Gemma is now looking forward to undertaking her internship at Perth’s Fiona Stanley Hospital. Beyond that, there are too many options for Gemma to contemplate right at the moment.
“I’ve got too many ideas about specialisation,” she said. “Rural general practice? Obstetrics? I can’t decide.
“But regardless of what training program I go into, it’s so important to have Indigenous doctors in the workforce.
“You are an advocate – even if you don’t want to be. I am looking forward to getting the ball rolling on areas we know are deficits in our health system, such as amending treatment plans that respond to the family and cultural obligations of Indigenous people.”
“I think it’s fantastic that the AMA has a scholarship for Indigenous doctors. I hope it continues long into the future.”
From Sunshine Coast to Alice Springs – AMA Scholarship winner spreads her wings
High achiever Amy Rosser makes most things look easy but even she says the AMA’s Indigenous Peoples' Medical Scholarship made the world of difference to her when studying medicine.

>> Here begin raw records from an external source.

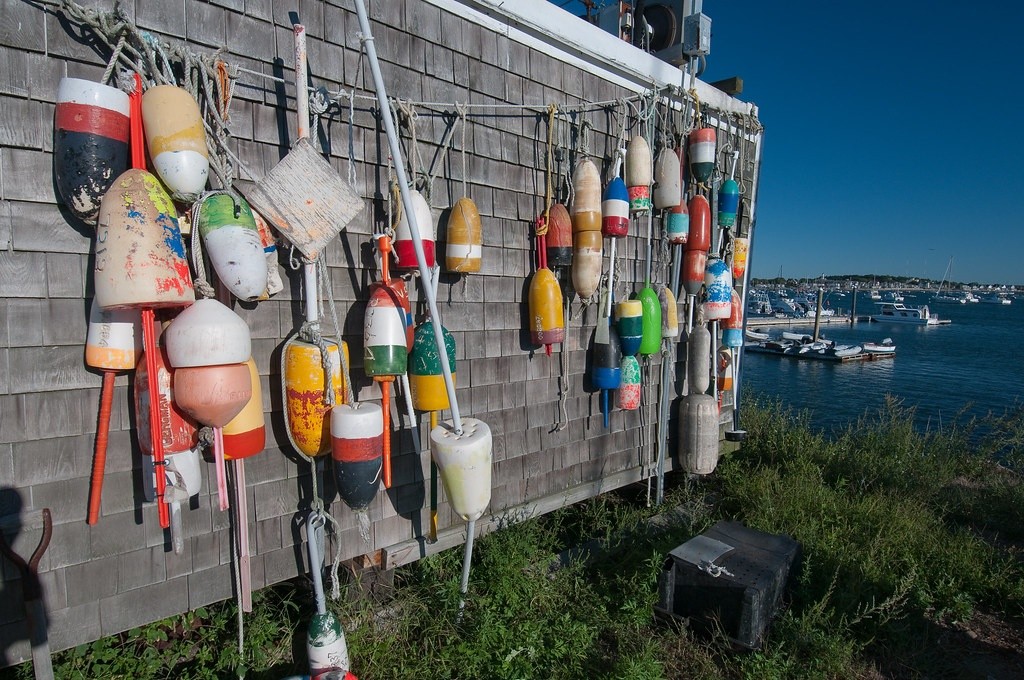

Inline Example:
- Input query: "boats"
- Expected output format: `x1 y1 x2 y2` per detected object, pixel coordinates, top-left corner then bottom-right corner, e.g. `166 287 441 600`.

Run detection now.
872 302 938 326
745 329 896 357
983 291 1012 305
748 282 982 318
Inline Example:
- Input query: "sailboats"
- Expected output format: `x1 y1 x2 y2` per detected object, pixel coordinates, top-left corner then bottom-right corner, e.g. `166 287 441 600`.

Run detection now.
929 256 965 304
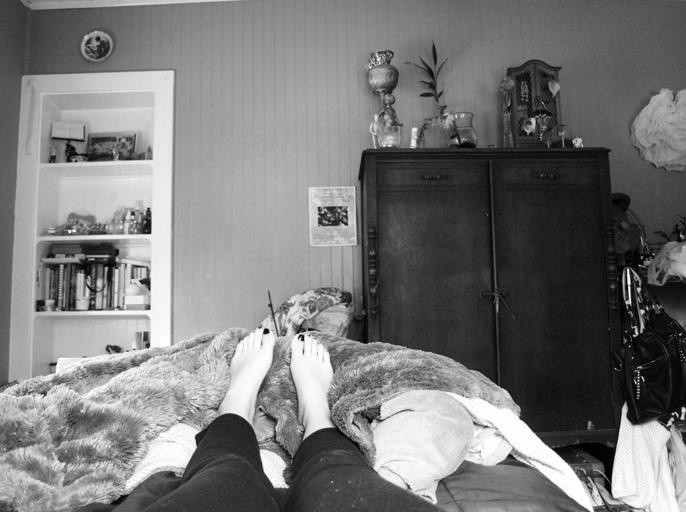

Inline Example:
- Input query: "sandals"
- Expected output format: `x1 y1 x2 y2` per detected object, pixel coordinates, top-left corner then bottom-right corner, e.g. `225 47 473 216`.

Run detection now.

“It was an enormous support,” Amy said.
“It’s very hard to study medicine and work the long hours you need to make ends meet. The AMA’s Scholarship took away the stress of things so that I could really commit myself to studying and doing well.”
The first in her family to study medicine, Amy, a Kabi Kabi/Gubbi Gubbi woman from south east Queensland, had thought she would be a doctor since she was young.

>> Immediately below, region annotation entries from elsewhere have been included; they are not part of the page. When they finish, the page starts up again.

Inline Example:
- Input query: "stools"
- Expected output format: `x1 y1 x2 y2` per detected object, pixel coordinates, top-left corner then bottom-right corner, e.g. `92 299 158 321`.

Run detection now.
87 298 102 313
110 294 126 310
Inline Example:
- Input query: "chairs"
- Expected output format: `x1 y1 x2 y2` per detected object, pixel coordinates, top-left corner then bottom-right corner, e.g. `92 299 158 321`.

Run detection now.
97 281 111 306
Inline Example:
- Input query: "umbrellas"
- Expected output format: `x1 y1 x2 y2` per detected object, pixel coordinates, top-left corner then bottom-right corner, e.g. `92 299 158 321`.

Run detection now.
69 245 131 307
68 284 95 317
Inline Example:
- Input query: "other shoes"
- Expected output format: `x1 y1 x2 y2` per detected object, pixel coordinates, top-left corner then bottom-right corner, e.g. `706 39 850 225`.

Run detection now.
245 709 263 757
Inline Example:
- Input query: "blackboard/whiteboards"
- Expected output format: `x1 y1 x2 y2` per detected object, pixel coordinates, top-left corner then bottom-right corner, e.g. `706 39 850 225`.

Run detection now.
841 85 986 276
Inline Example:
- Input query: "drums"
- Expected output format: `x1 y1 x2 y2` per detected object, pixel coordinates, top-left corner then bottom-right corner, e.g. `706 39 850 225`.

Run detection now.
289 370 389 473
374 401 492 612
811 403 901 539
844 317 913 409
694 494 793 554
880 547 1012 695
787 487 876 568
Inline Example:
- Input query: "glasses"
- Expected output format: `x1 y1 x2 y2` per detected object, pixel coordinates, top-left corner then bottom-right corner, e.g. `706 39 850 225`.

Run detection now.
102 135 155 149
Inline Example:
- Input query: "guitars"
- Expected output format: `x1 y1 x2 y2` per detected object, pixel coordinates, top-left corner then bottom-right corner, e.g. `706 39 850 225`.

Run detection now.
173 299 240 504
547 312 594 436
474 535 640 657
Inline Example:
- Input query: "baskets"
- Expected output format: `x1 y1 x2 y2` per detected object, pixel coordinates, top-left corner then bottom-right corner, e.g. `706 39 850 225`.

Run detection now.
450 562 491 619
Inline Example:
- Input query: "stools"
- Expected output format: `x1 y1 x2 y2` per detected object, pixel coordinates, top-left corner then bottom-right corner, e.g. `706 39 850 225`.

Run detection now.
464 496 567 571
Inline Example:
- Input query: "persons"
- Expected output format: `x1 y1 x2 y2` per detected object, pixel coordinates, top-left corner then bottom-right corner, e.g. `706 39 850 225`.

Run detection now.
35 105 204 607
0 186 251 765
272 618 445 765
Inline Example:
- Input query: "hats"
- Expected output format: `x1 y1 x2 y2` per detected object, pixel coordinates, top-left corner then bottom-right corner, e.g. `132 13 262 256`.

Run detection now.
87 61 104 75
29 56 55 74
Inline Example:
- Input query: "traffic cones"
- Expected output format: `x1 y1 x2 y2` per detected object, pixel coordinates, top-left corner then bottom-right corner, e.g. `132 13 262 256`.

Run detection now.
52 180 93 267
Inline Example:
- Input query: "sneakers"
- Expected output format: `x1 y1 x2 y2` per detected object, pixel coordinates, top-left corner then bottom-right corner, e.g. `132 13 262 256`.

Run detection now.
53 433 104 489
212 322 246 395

“I got good grades at school so I thought I had better do something decent with them! Medicine appealed to my science-minded disposition.”
With a degree in medical science from Queensland University of Technology behind her, Amy said that medicine took a bit of getting used to.
“In some ways, being a post-graduate degree made it easier in that I was used to studying and managing my time,” she said.
“But medicine is very different in that you go from learning in lectures and tutorials to having to source all the information you need yourself.”
With hard work and the AMA’s financial support, Amy graduated from Medicine at the University of Queensland in 2007 with flying colours.
Since then she has completed a Master of Public Health degree, and undertaken three years as a Surgical Professional House Officer with Royal Brisbane, Prince Charles, Royal Children’s and Nambour Hospitals before shifting to GP training in 2013.
“I wanted to experience life outside of the hospital,” she explained.
Amy will certainly be experiencing life from March 2015.
“I finish my training here on the Sunshine Coast in January next year. From there, I have a job with Northern Territory Health as a Rural Medical Practitioner, based in Alice Springs but travelling out to communities during the week.
“It’ll be a great learning experience,” she said. “I haven’t worked in Indigenous communities before and it will be very different medicine than I practise on the Sunshine Coast.”
To Indigenous people thinking about studying medicine, Amy says “go for it”.
“Be ready to work hard,” she said. “You need to take your commitment to health and put it to work every day for many, many years.
“But if you’re committed to it, you can do it and the reward is worth it in the end.”